Likewise you subtly change what the Argo float sea temperature data actually says … which is that the rise in heat content since 2003 has slowed which isn’t at all the same as showing that the oceans have cooled.  Read that sentence as many times as necessary to get it.

Lastly, you say the atmosphere has cooled since 1998.  This is trivially true but misleading because the global average temperature trend is still positive even though no single year has passed the peak El Nino year of 1998.

John Kotsopoulos writes: Tamas Calderwood give it up. NASA asserts that the Earth is on a upwards warming trend and on the balance of probabilities  humans are responsible. Trying to score off  fellow Crikey readers is a waste of your time and ours. It’s you against NASA buddy.

John Mellor writes: I appreciate Shirley Colless’ contribution and views (yesterday, comments) but I think she under-estimates the very pervasive nature (and cost to the public’s hip pocket) of sales tax before the move to GST.

I think the essential difference between the GST and sales tax was that the public had no idea how much they were paying in tax on items because of the cumulative nature of sales taxes that built up in a product as it went through its various stages of production to sales.

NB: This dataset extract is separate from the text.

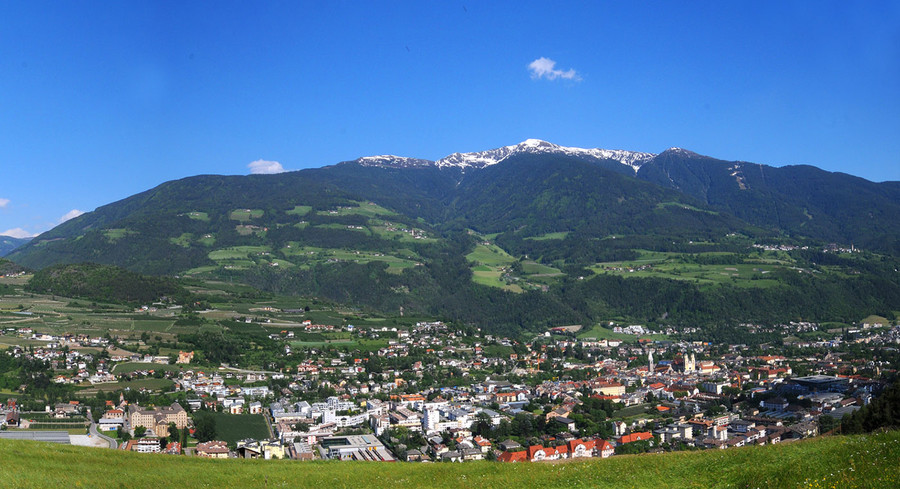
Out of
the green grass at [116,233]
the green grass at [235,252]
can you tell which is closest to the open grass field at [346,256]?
the green grass at [235,252]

Producers of goods and services paid a very high price in sales tax for essential business items (for example, office equipment, computers, printing and cars at a whopping 22 per cent sales tax) and all these sales taxes had to be added into the final cost of the product which mostly attracted a sales tax again when passed to the retailer.

Food is exempt from GST but the public had been paying for the cumulative effect of sales tax that built up in the price of food as it was produced.

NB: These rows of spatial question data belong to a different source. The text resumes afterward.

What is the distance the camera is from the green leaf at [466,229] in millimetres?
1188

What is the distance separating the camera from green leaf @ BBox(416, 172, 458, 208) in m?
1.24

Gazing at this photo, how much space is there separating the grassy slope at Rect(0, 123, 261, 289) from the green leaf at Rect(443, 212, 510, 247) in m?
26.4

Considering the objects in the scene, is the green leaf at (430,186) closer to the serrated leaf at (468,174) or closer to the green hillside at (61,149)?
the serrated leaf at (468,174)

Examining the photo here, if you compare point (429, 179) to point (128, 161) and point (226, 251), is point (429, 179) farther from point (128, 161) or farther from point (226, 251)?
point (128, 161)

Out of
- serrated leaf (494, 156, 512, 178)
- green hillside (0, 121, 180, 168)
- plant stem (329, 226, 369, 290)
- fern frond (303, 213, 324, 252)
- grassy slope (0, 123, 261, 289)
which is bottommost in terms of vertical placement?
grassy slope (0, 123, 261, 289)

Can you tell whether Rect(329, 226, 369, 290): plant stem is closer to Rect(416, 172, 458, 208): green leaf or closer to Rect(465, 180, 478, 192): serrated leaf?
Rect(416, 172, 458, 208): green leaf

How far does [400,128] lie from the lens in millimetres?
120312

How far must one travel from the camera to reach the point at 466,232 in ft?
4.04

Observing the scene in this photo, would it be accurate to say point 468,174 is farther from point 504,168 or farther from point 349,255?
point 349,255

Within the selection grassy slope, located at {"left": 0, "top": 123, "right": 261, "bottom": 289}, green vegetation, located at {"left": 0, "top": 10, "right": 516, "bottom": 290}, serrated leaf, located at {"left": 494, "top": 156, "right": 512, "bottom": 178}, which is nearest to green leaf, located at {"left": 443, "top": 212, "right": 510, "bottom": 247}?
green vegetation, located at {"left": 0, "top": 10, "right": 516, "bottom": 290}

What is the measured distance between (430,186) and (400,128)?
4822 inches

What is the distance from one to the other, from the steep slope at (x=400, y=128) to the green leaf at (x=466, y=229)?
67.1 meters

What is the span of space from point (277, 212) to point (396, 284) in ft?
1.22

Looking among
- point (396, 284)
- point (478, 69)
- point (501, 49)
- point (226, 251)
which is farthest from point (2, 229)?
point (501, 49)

Was there not that famous tub of butter cited that attracted a multitude of different sales taxes along its production path to market? My recollection is that there were more than 100 sales taxes in that tub of butter but it was a while ago and Google has let me down on a search for the exact details.  Many items like chocolate I seem to recall carried sales taxes of 30 per cent which was added on top of the accumulated sales taxes paid by the chocolate maker and its suppliers.

The GST eliminated the accumulation of tax within the price of the product because companies deduct the GST they have paid from the GST they have billed.  Only the difference is sent to the tax office. Thus the product or service is effectively only taxed (for GST) at 10 per cent in total.

From Shirley Colless’ point of view, the GST may appear to be a more pervasive “Great Big New Tax” than sales tax but I was running my business under that sales tax regime and there was a heap of sales tax money flowing out of our accounts to Canberra about which the general public had no knowledge yet they paid for it in the price of our products.

Cars alone became thousands of dollars cheaper on the switch from sales tax to GST.   So the GST was a tax replacing a very onerous secret tax and the Australian public benefited across a wide range of purchases which made it more politically palatable.

From where I sit, a carbon tax will be harder for Kevin Rudd to sell to the electorate than a GST.

Andrew Lewis writes: I have to agree with Shirley Colless, decrying yet another simpleton describing an ETS as ‘just another tax’ and ‘that new and huge tax’.   What bunkum.  The relevant reports that have looked at the actual costs, rather than the made up hysteria, have been the Stern Review (global) and the Garnaut Report (for Oz).

Both reports state clearly how the actual effect on households is quite modest.  Ms Colless rightly points out that the GST was a new tax, that it was costly, that the burden of other taxes weren’t withdrawn, as promised.  Surprisingly enough, the GST did not bring on the end of civilisation, nor did it destroy the Australian economy, although it did almost dip it into a short recession.

The Stern report and the Garnaut report also clearly show how it will be much less expensive if implemented now and if implemented fairly, preferably with minimal handouts.

Now if you are going to argue about the stupidity of handing out free permits, I’m right behind you, but this pathetic ‘Hanrahan, we’ll all be rooned’ argument is really wearing thin.